### DA SVOLGERE
1. Nel testo sugli Its, quale percentuale dei diplomati ha un impiego a un anno dal titolo?
2. Trascrivi dal testo sugli Its tutto il passo che va da "Passano gli anni, cambiano" giù fino a "e sul campo.".

### TESTO DA LEGGERE
┌────────

Passano gli anni, cambiano i governi ma gli Its, le super scuole di tecnologia post diploma – a oggi l’unico canale terziario alternativo all’università – si confermano un formidabile passepartout per il lavoro: l’80% dei diplomati, a un anno dal titolo, ha un impiego; e nel 90% dei casi, per di più, in un’area coerente con il percorso svolto, in aula e sul campo.

Si tratta di due numeri, contenuti nel monitoraggio 2019, targato Miur-Indire (presentato lo scorso maggio), che spiccano in un’Italia dove il tasso di disoccupazione giovanile veleggia intorno al 30% (peggio di noi, solo Spagna e Grecia); e dove circa un terzo delle imprese lamenta difficoltà nel reperire profili tecnici a causa dell’elevato mismatch (come raccontiamo nelle pagine che seguono).

└────────

### RACCOLTA DATI
┌────────

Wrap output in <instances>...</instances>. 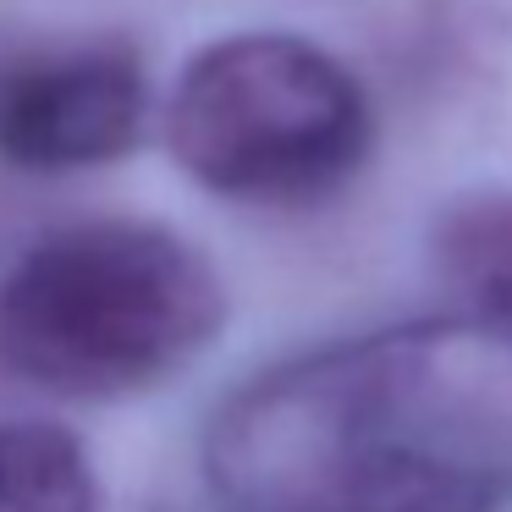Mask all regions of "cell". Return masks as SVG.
Returning a JSON list of instances; mask_svg holds the SVG:
<instances>
[{"label": "cell", "mask_w": 512, "mask_h": 512, "mask_svg": "<svg viewBox=\"0 0 512 512\" xmlns=\"http://www.w3.org/2000/svg\"><path fill=\"white\" fill-rule=\"evenodd\" d=\"M430 270L463 325L512 347V188H468L435 210Z\"/></svg>", "instance_id": "obj_5"}, {"label": "cell", "mask_w": 512, "mask_h": 512, "mask_svg": "<svg viewBox=\"0 0 512 512\" xmlns=\"http://www.w3.org/2000/svg\"><path fill=\"white\" fill-rule=\"evenodd\" d=\"M0 512H105L83 435L50 419H0Z\"/></svg>", "instance_id": "obj_6"}, {"label": "cell", "mask_w": 512, "mask_h": 512, "mask_svg": "<svg viewBox=\"0 0 512 512\" xmlns=\"http://www.w3.org/2000/svg\"><path fill=\"white\" fill-rule=\"evenodd\" d=\"M221 512H512V347L452 320L276 358L215 402Z\"/></svg>", "instance_id": "obj_1"}, {"label": "cell", "mask_w": 512, "mask_h": 512, "mask_svg": "<svg viewBox=\"0 0 512 512\" xmlns=\"http://www.w3.org/2000/svg\"><path fill=\"white\" fill-rule=\"evenodd\" d=\"M149 122V67L133 34H0V166L78 177L133 155Z\"/></svg>", "instance_id": "obj_4"}, {"label": "cell", "mask_w": 512, "mask_h": 512, "mask_svg": "<svg viewBox=\"0 0 512 512\" xmlns=\"http://www.w3.org/2000/svg\"><path fill=\"white\" fill-rule=\"evenodd\" d=\"M380 138L364 78L287 28L199 45L166 100L171 166L237 210H314L358 182Z\"/></svg>", "instance_id": "obj_3"}, {"label": "cell", "mask_w": 512, "mask_h": 512, "mask_svg": "<svg viewBox=\"0 0 512 512\" xmlns=\"http://www.w3.org/2000/svg\"><path fill=\"white\" fill-rule=\"evenodd\" d=\"M226 331L199 243L138 215L50 226L0 276V369L67 402H127L193 369Z\"/></svg>", "instance_id": "obj_2"}]
</instances>
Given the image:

└────────

### SOLUZIONI
1. L'80% dei diplomati.

2.
Passano gli anni, cambiano i governi ma gli Its, le super scuole di tecnologia post diploma – a oggi l’unico canale terziario alternativo all’università – si confermano un formidabile passepartout per il lavoro: l’80% dei diplomati, a un anno dal titolo, ha un impiego; e nel 90% dei casi, per di più, in un’area coerente con il percorso svolto, in aula e sul campo.